By Allison Munn, MD candidate 2019
I used to be an English Language teacher.
Now I wake up in a rush, postponing hair-washings one extra day, smelling the milk and pretending to ignore the carton date, hurrying out the door with a quick heartfelt kiss to my husband and an armful of things I plan to stuff into my bag on the way. I’m a medical student now.
* * *
In my previous life I stood before a classroom of university students, confident, assertive. Now, depending on the day and my mood or level of sleep, I might shrink and stay small, quiet. Why, I ask myself? I’m not sure – but it becomes my new norm. Do I think I shouldn’t be here? No, that’s not it. I’m just too tired some days to learn this new language and the rules of this foreign culture.
I find myself worrying the level of adulthood I claimed for myself in my teacher days is regressing… I’m striving to return to that self, but this time facing different obstacles, ones that require interpreting before tackling. Help would be good, I think, but I don’t know where to look and I’m afraid to ask – is that culturally appropriate here? It seems everyone does things on his or her own, so I try. But as I try, I start to feel less mature, more on edge, like a teenager, sometimes a child. I wish I’d asked.
* * *
Goodness gracious, this lady needs guidance, perhaps they say to themselves, as they look at my dark under eyes, listening to my jumbled speech and struggling to follow my circuitous thoughts. Is the feeling of inadequacy plastered across my face? My husband tells me my face says everything, so I’m guessing it is. This time my face tells them what I need.
* * *
I want to know what I want to do. I’m interested in Dr. A’s field, so I shadow her, Division Chief of her specialty. She’s friendly but completely intimidating, a total powerhouse and everything I would love to be if I could. She’s casual and joking, but has high expectations. I’m not ready to navigate that landscape, and I shrink. When I run into her later, I get tongue-tied and feel much more inept than I actually am. I should have handled this differently, I think.
* * *
In a proactive moment of determination, I contact Dr. B, the surgeon I haven’t met but would like to meet, to talk about research, which I haven’t really done but would like to learn to do. I think I need to open with an apology – I don’t have much experience…to let her know not to expect too much of me. I anticipate her to be hard, to exude that feeling of constant evaluation because she’s the surgeon and I’m the student. But she surprises me – she’s relaxed, approachable. She gives me two projects and shows me how to get started. I leave thinking I might actually be able to do this thing called “research”…

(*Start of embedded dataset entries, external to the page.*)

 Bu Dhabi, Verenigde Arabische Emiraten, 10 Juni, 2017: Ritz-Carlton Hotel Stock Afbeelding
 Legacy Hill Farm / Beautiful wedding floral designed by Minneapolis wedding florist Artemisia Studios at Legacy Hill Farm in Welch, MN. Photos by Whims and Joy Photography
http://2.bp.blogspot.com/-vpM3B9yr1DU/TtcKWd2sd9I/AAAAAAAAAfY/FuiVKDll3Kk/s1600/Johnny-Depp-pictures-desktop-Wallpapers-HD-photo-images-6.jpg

She checks in, following my projects, making edits to my paper. Each time we meet I feel more comfortable and start to ask her other questions about medicine and life. I feel like she really wants to teach me, and that feeling is invaluable.
* * *
I join a Women’s Leadership group. There I meet Dr. C, a NICU physician and the group leader. Our first group meeting changes things for me – I am a Woman in Medicine. Why has no one told me this before?! Told me that it would be difficult? More importantly, that it is valuable??
She is welcoming and supportive, and yet again I find myself jumbled, like I’m re-learning this language for the first time. Despite her relaxed demeanor, I still feel like the student – I want to just be a person, but I can’t shake the hierarchy ingrained in me. I watch her wear exhaustion with grace, in awe of her ability to juggle 24-hour shifts with her vision to change the system and empower women, and embrace creativity, and oh, personal wellness – she works on that, too. That kind of balance and energy seems unattainable to me, and yet at the same time, is completely inspiring.

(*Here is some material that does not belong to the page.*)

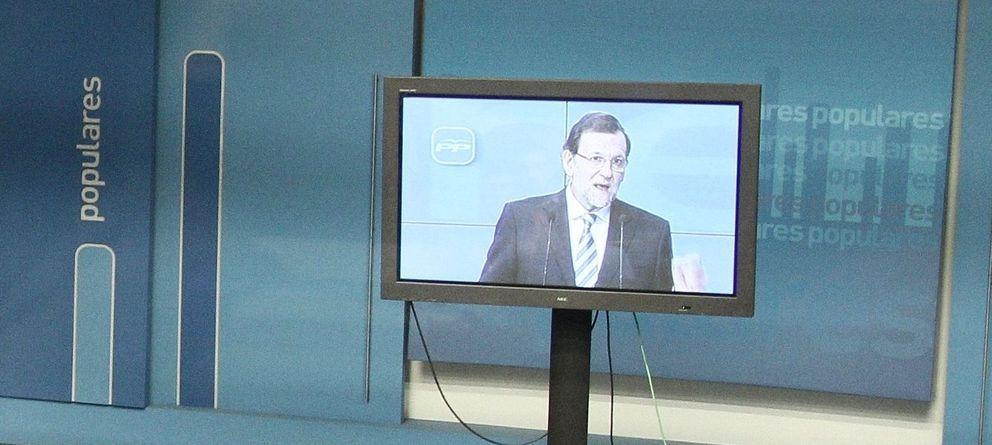 Foto: Mariano rajoy durante su comparecencia en pantalla de plasma, el pasado mes de abril.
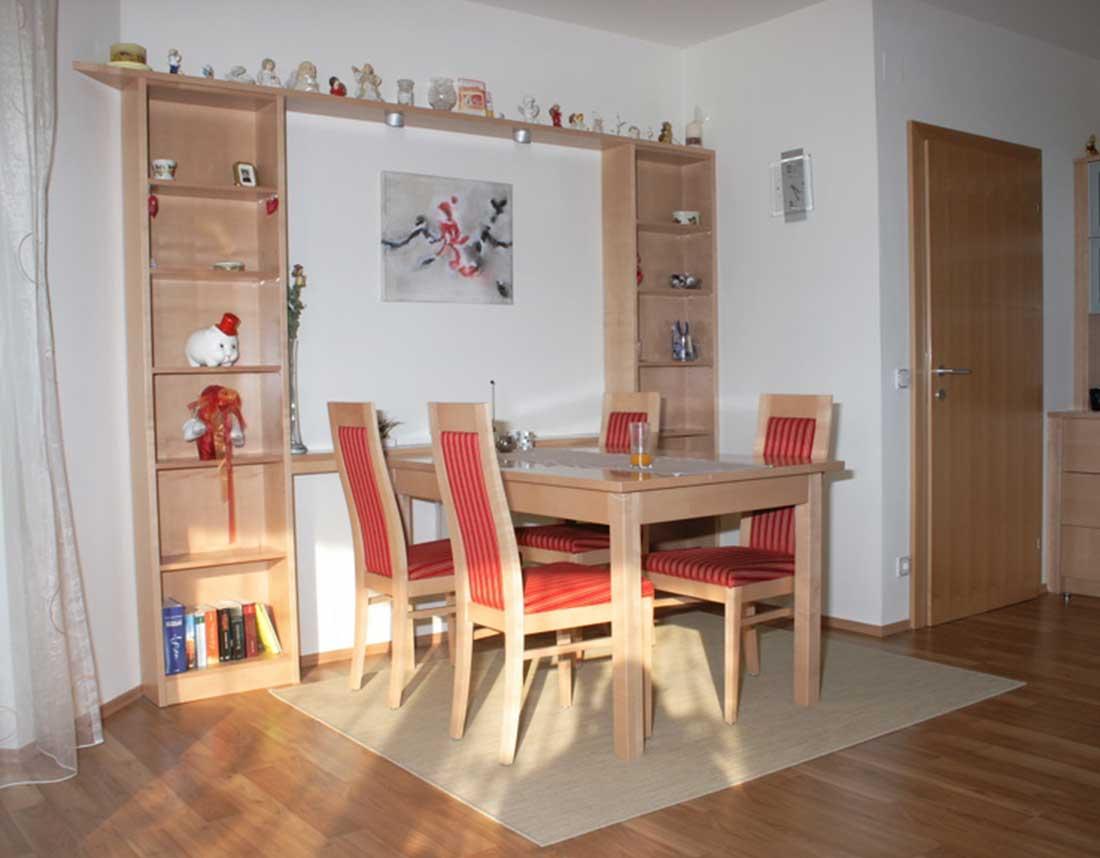 Wohnraum mit Esstischgruppe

When I share my idea, I expect to see a look on her face that says I’m silly for thinking I could do this. She takes me seriously, she takes notes, she helps me plan. I still feel jumbled, but now also justified and supported.
She connects me with her own mentor, Dr. D, who I begin to consider one of mine as well. She is quick to help, support, laugh. I mentally note the qualities she radiates, ones I hope to have one day. I think how lucky her patients are, to have a physician who can treat and care and be a real person with them all at once. Together, I sit with them and absorb the energy of empowered women physicians who have maintained a sense of self. I didn’t think that was possible, but apparently it is, if you try.
* * *
I’m about to start rotations and feel lost in yet another foreign territory. I follow Dr. E on rounds one day. This is the first time we’ve met, but I immediately feel she is a good teacher – her voice and mannerisms are all kindness and support and she knows her stuff. She gives me advice. “Always carry food with you!!!” How does she know the questions I’m too embarrassed to ask?? The next day, I go to the store to stock up on granola bars.
* * *
I’m still making mistakes, but I’m feeling more confident and whole these days. I’m learning to ask, to demand more of myself and of this no-longer-unfamiliar system that chips at my exterior, testing if I can withstand this climate. My eyes are adjusting to see stoic faces as weathered guides, appreciating the challenges and struggles of empowered women before me who have made the journey and now extend an open hand.
I, too, look back at my steps thus far. I think about the women that continue to guide me. With their help, I am finding my way.
And maybe one day, when I am so fluent in this language I’m dreaming in it, I can help someone like me.